From a5e0e5782e34595a6f6bd1faa38844ad23404617 Mon Sep 17 00:00:00 2001
From: Gerrit De Moor <gerrit.dm@gmail.com>
Date: Thu, 15 Aug 2019 11:22:55 -0400
Subject: [PATCH 2/2] Fix zero division error and typo

---
 gridpath/project/operations/__init__.py | 29 ++++++++++++++-----------
 tests/project/operations/test_init.py   |  4 ++--
 2 files changed, 18 insertions(+), 15 deletions(-)

diff --git a/gridpath/project/operations/__init__.py b/gridpath/project/operations/__init__.py
index dbd394340..1145d9b36 100644
--- a/gridpath/project/operations/__init__.py
+++ b/gridpath/project/operations/__init__.py
@@ -579,10 +579,7 @@ def validate_heat_rate_curves(hr_df):
         heat_rates = hr_slice["average_heat_rate_mmbtu_per_mwh"].values
 
         if len(load_points) > 1:
-            fuel_burn = load_points * heat_rates
             incr_loads = np.diff(load_points)
-            incr_fuel_burn = np.diff(fuel_burn)
-            slopes = incr_fuel_burn / incr_loads
 
             if np.any(incr_loads == 0):
                 # note: primary key should already prohibit this
@@ -590,16 +587,22 @@ def validate_heat_rate_curves(hr_df):
                     "Project(s) '{}': load points can not be identical"
                     .format(project)
                 )
-            if np.any(incr_fuel_burn <= 0):
-                results.append(
-                    "Project(s) '{}': Total fuel burn should increase with increasing load"
-                    .format(project)
-                )
-            if np.any(np.diff(slopes) <= 0):
-                results.append(
-                    "Project(s) '{}': Fuel burn should be convex, i.e. marginal heat rate should increase with increading load"
-                    .format(project)
-                )
+
+            else:
+                fuel_burn = load_points * heat_rates
+                incr_fuel_burn = np.diff(fuel_burn)

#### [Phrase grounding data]
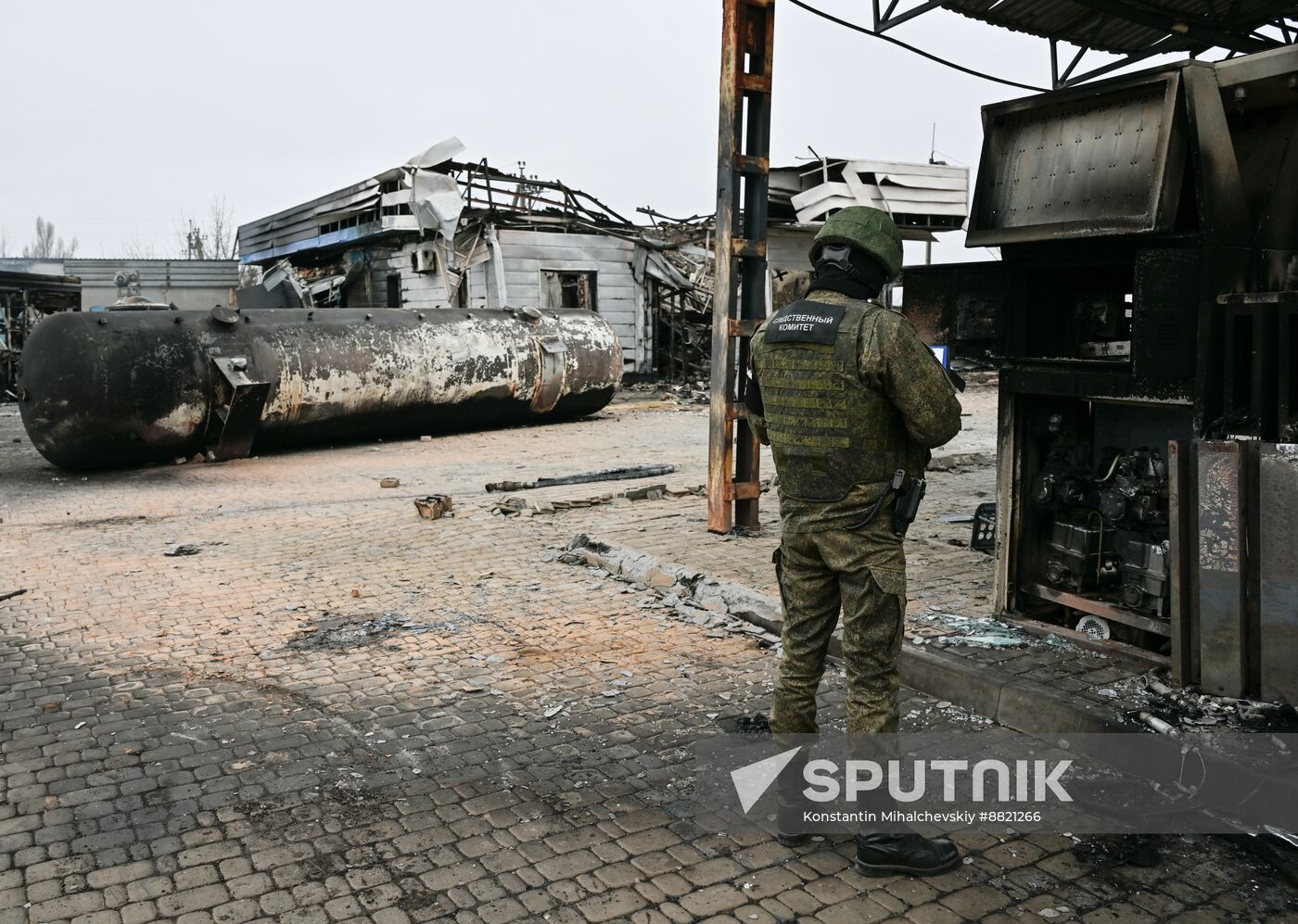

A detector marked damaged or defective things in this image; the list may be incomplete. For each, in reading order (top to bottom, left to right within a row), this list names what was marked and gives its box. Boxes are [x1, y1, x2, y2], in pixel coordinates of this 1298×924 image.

damaged machinery [15, 306, 623, 469]
burnt fuel tank [18, 306, 627, 469]
burnt equipment [18, 308, 627, 473]
rusty metal pole [708, 0, 771, 534]
burnt equipment [901, 43, 1298, 693]
damaged machinery [901, 44, 1298, 701]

#### [CHECK YOUR UNDERSTANDING]
- a) According to the patch's summary, how many insertions and deletions does it make?
- b) Write out the portion of the patch between "diff --git a/gridpath/project/operations/__init__.py" and "incr_loads = np.diff(load_points)", inclusive.
Rely solely on the patch above for your answers.

#### [RESULTS]
- a) It makes 18 insertions and 15 deletions.

- b)
diff --git a/gridpath/project/operations/__init__.py b/gridpath/project/operations/__init__.py
index dbd394340..1145d9b36 100644
--- a/gridpath/project/operations/__init__.py
+++ b/gridpath/project/operations/__init__.py
@@ -579,10 +579,7 @@ def validate_heat_rate_curves(hr_df):
         heat_rates = hr_slice["average_heat_rate_mmbtu_per_mwh"].values
 
         if len(load_points) > 1:
-            fuel_burn = load_points * heat_rates
             incr_loads = np.diff(load_points)